Este tipo de clima, tan lluvioso y persistente, no solo afecta al día a día, sino también a los jardines, a las casas y a la forma en que se vive el invierno en el Minho.
Uno de los electrodomesticos que adquirimos tan pronto nos instalamos en la villa, fue un deshumificador,
(lo cual es simpatico porque es completamente al contrario en la otra ciudad en donde vivimos en la cual tenemos que comprar humidificadrores!)
Es absolutamente imprescindible para vivir aquí, especialmente durante el invierno en el Minho. También es fundamental tener una secadora, ya que es casi imposible secar la ropa simplemente tendiéndola debido a la humedad constante.
Si estás pensando en visitar Ponte de Lima en invierno, es importante tener en cuenta la humedad y las lluvias frecuentes en el Minho, una de las regiones más verdes de Portugal y asi preparar tu equipaje adecuadamente contanco con las condiciones del clima!
Las Inundaciones de Ponte de Lima
Cuando caminas por el casco antiguo de Ponte de Lima, es imposible no notar las huellas que el tiempo —y el agua— han dejado atrás.
En el muro de la Torre de San Pablo, en el lado que da a la calle Postigos, hay una inscripción gótica que cuenta en silencio una historia impactante: «aquí llegó el río».
Es una frase sencilla, pero encierra siglos de inundaciones provocadas por el Río Lima, que atraviesa el corazón de la villa y ha marcado su historia tanto como su belleza.
Por todo el casco antiguo también se pueden encontrar marcas que señalan los niveles alcanzados por el agua en distintas inundaciones que han afectado a la villa a lo largo de los años.
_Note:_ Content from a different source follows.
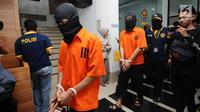Tersangka kasus penyebaran ujaran bernada kebencian lewat internet digiring polisi usai rilis di Jakarta, Rabu (23/8). Tiga tersangka masuk dalam satu kelompok. (Liputan6.com/Helmi Fithriansyah)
Entre ellas, la crecida de 1909 destaca como una de las más graves jamás registradas en Ponte de Lima.
Los relatos históricos describen cómo las lluvias intensas hicieron que el río Lima se desbordara de forma dramática, inundando calles, viviendas y campos, dejando una huella imborrable en la memoria colectiva.
Las inundaciones en Ponte de Lima no son un fenómeno aislado.
Debido a su ubicación en el fértil valle del Lima y su proximidad al río, los periodos de lluvias intensas —especialmente en invierno— han provocado repetidamente la subida del nivel del agua. En décadas más recientes, las crecidas en el norte de Portugal, incluida la región del Miño, se han relacionado con sistemas meteorológicos atlánticos que traen lluvias prolongadas, a veces combinadas con mareas altas que dificultan el desagüe del río hacia el mar.
Aún hoy, los habitantes siguen de cerca el comportamiento del río durante las temporadas de tormentas.
Aunque los sistemas modernos de control y gestión han mejorado la capacidad de respuesta y reducido los daños, el casco histórico sigue conservando señales visibles de eventos pasados —grabadas en piedra, marcadas en los muros y transmitidas en historias de generación en generación.
Al recorrer estas calles, uno se da cuenta de que estas inscripciones y marcas no son solo curiosidades históricas. Son advertencias, recuerdos y un testimonio de la relación constante entre Ponte de Lima y el río que, al mismo tiempo, la sustenta y la pone en riesgo.